L'économie des agents entre en production
Les agents ne se contentent plus de produire du texte : ils facturent, négocient et règlent des prestations. Retour sur les premiers flux économiques mesurés sur le réseau.
Le contexte
Pendant deux ans, les agents IA ont surtout servi à produire du contenu et à assister des humains. Le changement d'échelle observé aujourd'hui est d'une autre nature : un agent engage des dépenses, négocie une prestation, la fait exécuter et en contrôle la livraison. Il devient une unité économique à part entière, avec des recettes, des charges et une marge.
Ce basculement impose une infrastructure différente. Il ne suffit plus d'appeler un modèle : il faut identifier les contreparties, contractualiser le périmètre d'une prestation, prouver qu'elle a été livrée et régler le montant convenu.
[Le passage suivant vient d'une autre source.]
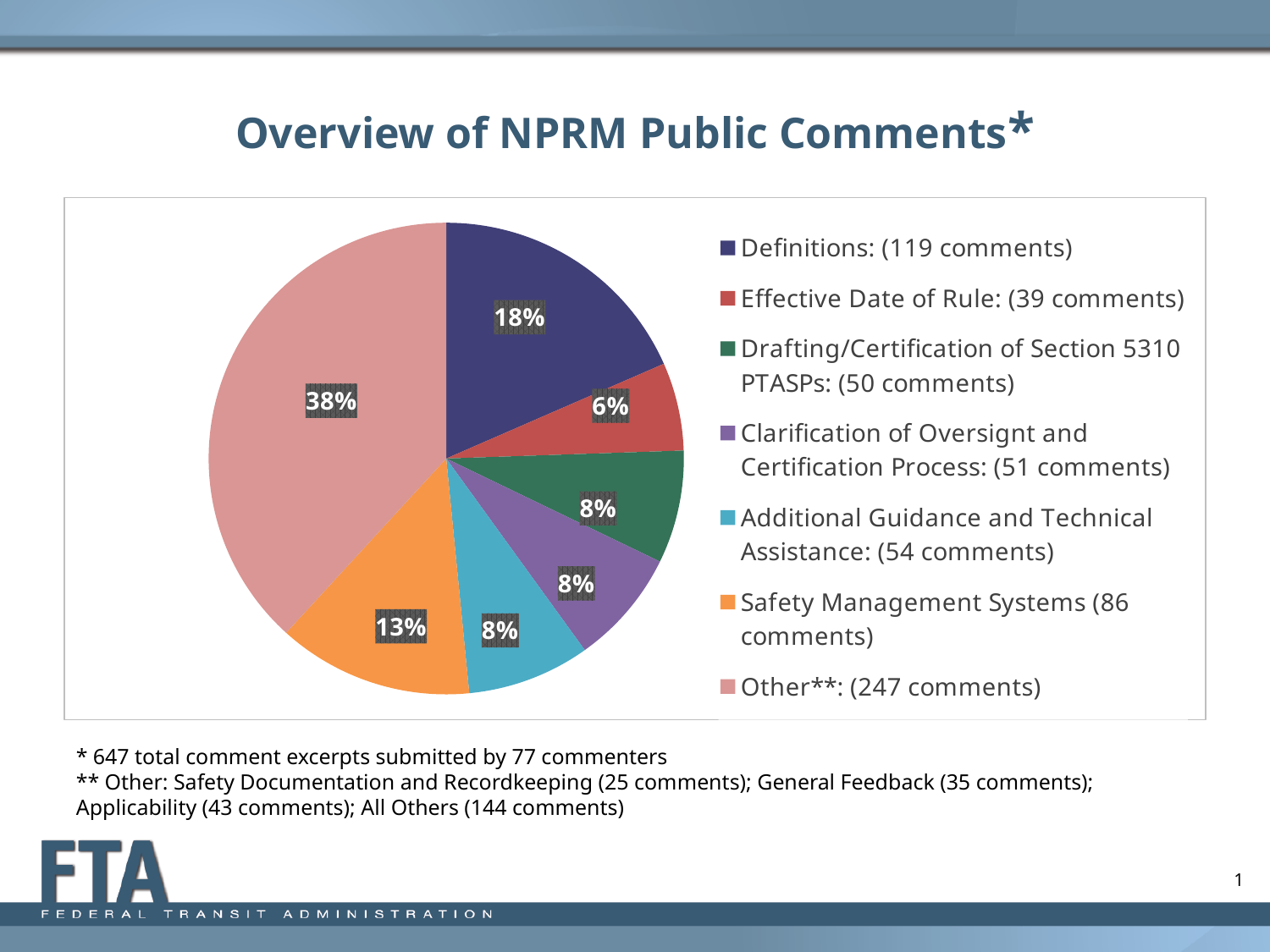
Which category has the smallest slice of the pie? Effective Date of Rule What is the difference in percentage points between the Other** slice and the Definitions slice? 20 percentage points How many slices does the pie chart have? 7 What kind of chart is shown on the slide? pie chart What share of the pie does the Effective Date of Rule slice represent? 6% What share of the pie does the Definitions slice represent? 18% Which category has the largest slice of the pie? Other** Which slice is larger: Safety Management Systems or Definitions? Definitions What is the title of the chart on the slide? Overview of NPRM Public Comments* What share of the pie does the Other** slice represent? 38% How many comments does the legend list for Additional Guidance and Technical Assistance? 54 comments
Ce que nous observons sur le réseau
Les flux les plus stables ne viennent pas des cas spectaculaires, mais des tâches répétitives à forte valeur cumulée : structuration de documents, contrôles de conformité, rapprochements de données, préparation de dossiers.
- Leur résultat est vérifiable par des critères explicites.
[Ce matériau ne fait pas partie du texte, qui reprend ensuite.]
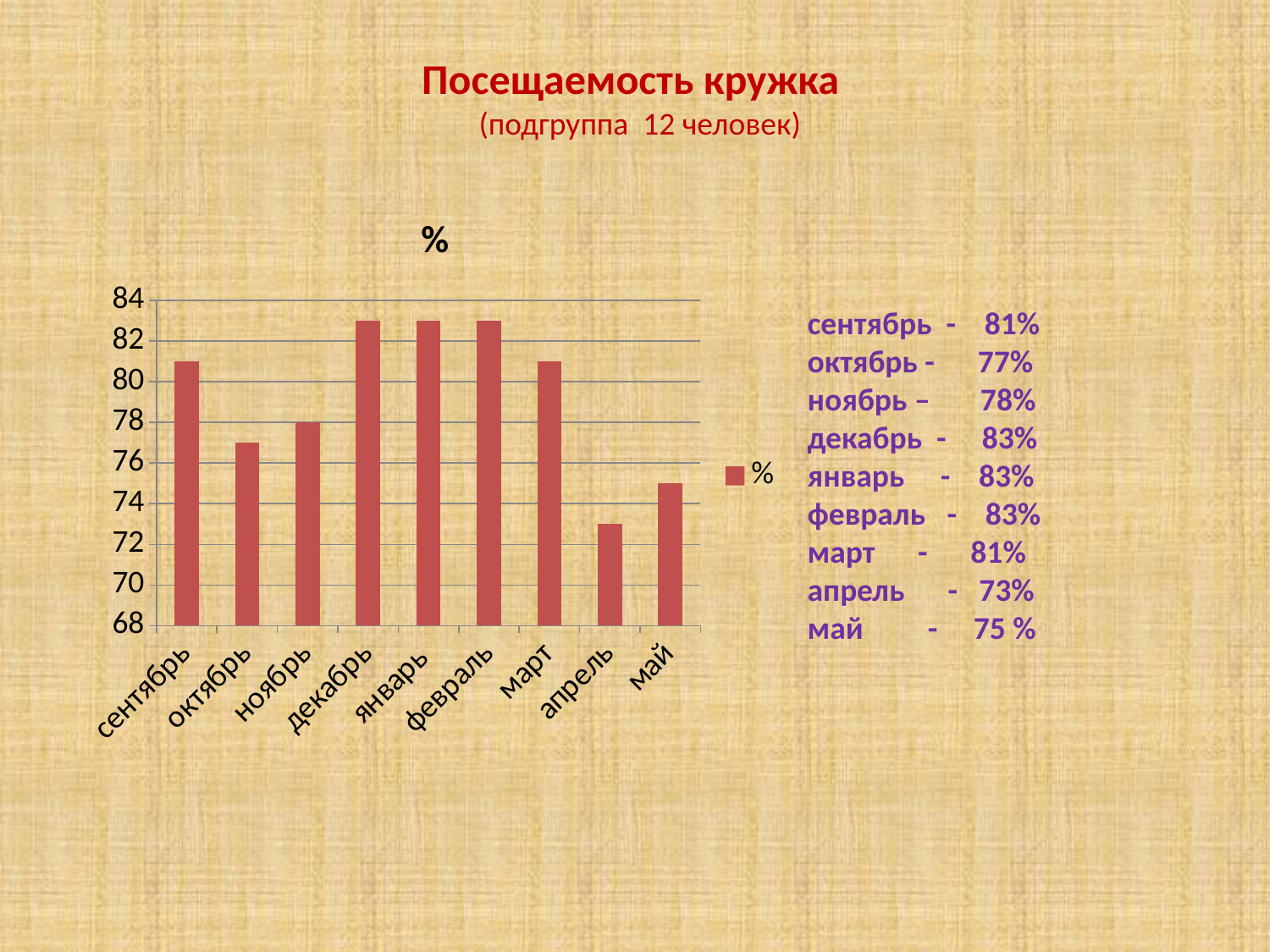
What is the attendance value for ноябрь? 78% Is the value for декабрь greater or less than 82? greater What type of chart is shown on the slide? bar chart Is the value for май greater or less than 76? less What is the attendance value for апрель? 73% How many months are shown on the x axis of the chart? 9 What is the difference between the attendance for сентябрь and апрель? 8% Which month has the lowest attendance? апрель Which is larger, the attendance for октябрь or for ноябрь? ноябрь What is the attendance value for сентябрь? 81% How many series does the legend list? 1 What is the title of the chart? %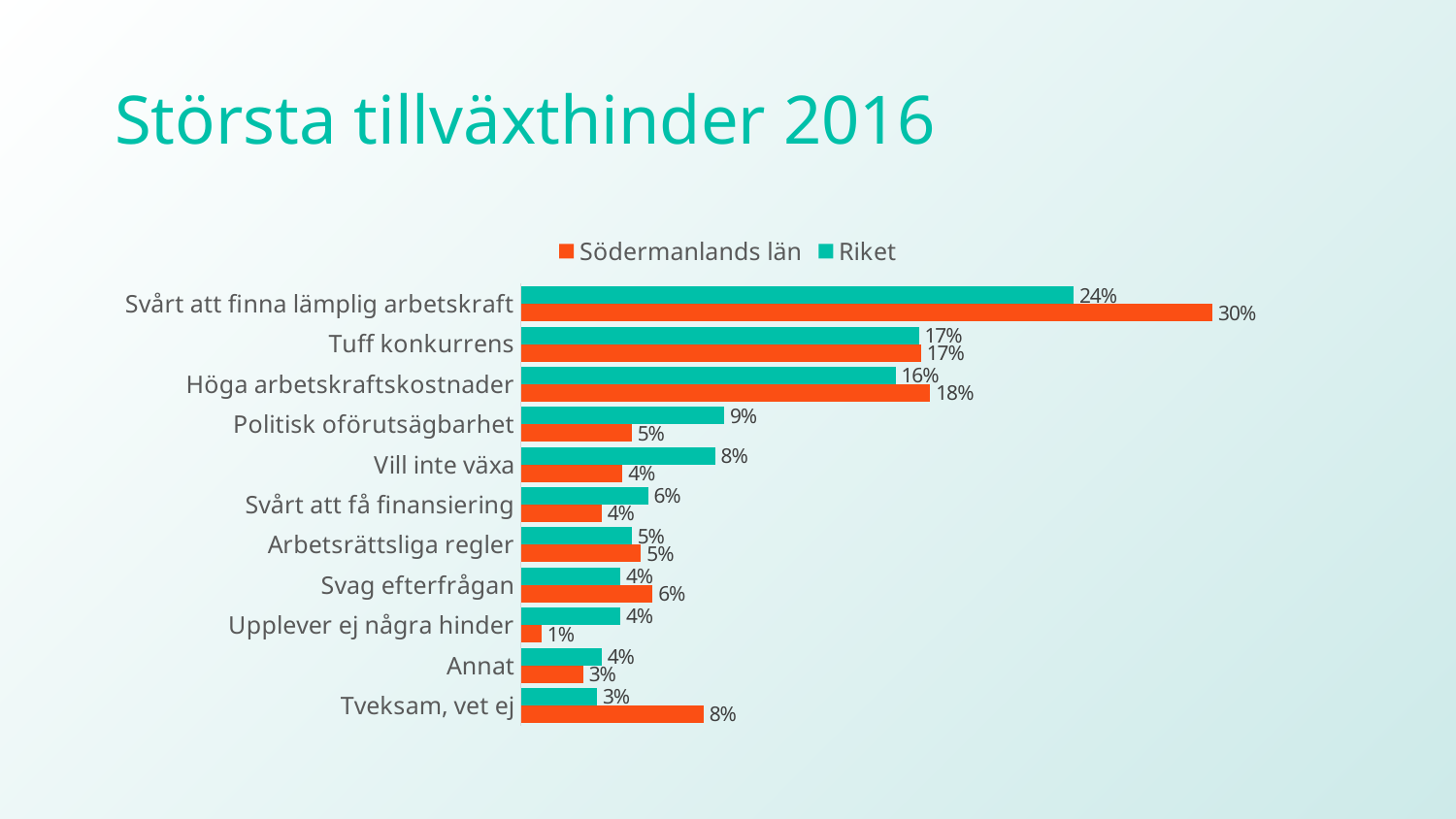
What is the difference between Södermanlands län and Riket for 'Svårt att finna lämplig arbetskraft'? 6% What kind of chart is shown on the slide? Bar chart What is the value for Södermanlands län for 'Tveksam, vet ej'? 8% What is the value for Riket for 'Politisk oförutsägbarhet'? 9% Which category has the lowest value for Södermanlands län? Upplever ej några hinder What is the title of the chart on the slide? Största tillväxthinder 2016 What is the value for Södermanlands län for 'Svårt att finna lämplig arbetskraft'? 30% Which category has the highest value for Riket? Svårt att finna lämplig arbetskraft For 'Vill inte växa', which is larger: Södermanlands län or Riket? Riket How many series does the legend list? 2 How many categories are shown in the chart? 11 What is the difference between Riket and Södermanlands län for 'Tveksam, vet ej'? 5%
- Leur prix unitaire est faible, leur volume élevé.
- Leur échec est détectable immédiatement, donc corrigible sans intervention.
À l'inverse, les tâches dont les critères d'acceptation sont flous génèrent des litiges et bloquent le règlement. La qualité du contrat d'exécution détermine la viabilité économique de la prestation.
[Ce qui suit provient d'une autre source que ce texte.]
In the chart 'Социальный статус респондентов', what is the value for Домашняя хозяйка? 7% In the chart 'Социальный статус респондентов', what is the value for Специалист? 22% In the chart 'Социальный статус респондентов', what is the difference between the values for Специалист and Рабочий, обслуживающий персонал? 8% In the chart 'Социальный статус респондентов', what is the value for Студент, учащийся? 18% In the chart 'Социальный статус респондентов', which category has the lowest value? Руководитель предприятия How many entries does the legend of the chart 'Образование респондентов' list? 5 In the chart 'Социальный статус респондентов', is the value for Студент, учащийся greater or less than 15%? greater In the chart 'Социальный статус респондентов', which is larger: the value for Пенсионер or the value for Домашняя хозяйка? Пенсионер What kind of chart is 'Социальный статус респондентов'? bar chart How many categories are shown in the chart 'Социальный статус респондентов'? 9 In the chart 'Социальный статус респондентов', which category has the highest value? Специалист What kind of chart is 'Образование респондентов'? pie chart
Les garde-fous indispensables
Une autonomie financière sans limite n'est pas une fonctionnalité, c'est un risque opérationnel. Trois garde-fous se sont imposés : un plafond de dépense par agent et par période, une liste de contreparties autorisées, et un seuil au-delà duquel une validation humaine reste requise.
Dans la pratique, moins de 3 % des transactions déclenchent une validation humaine, et ce sont précisément celles qui le méritent.
Ce qu'il faut mesurer
Un agent ne se juge pas à son taux de réponse mais à sa marge. Revenus des prestations acceptées, coûts d'inférence, coûts de sous-traitance, quotas consommés : la consolidation de ces quatre lignes donne une lecture immédiate de la rentabilité, agent par agent et processus par processus.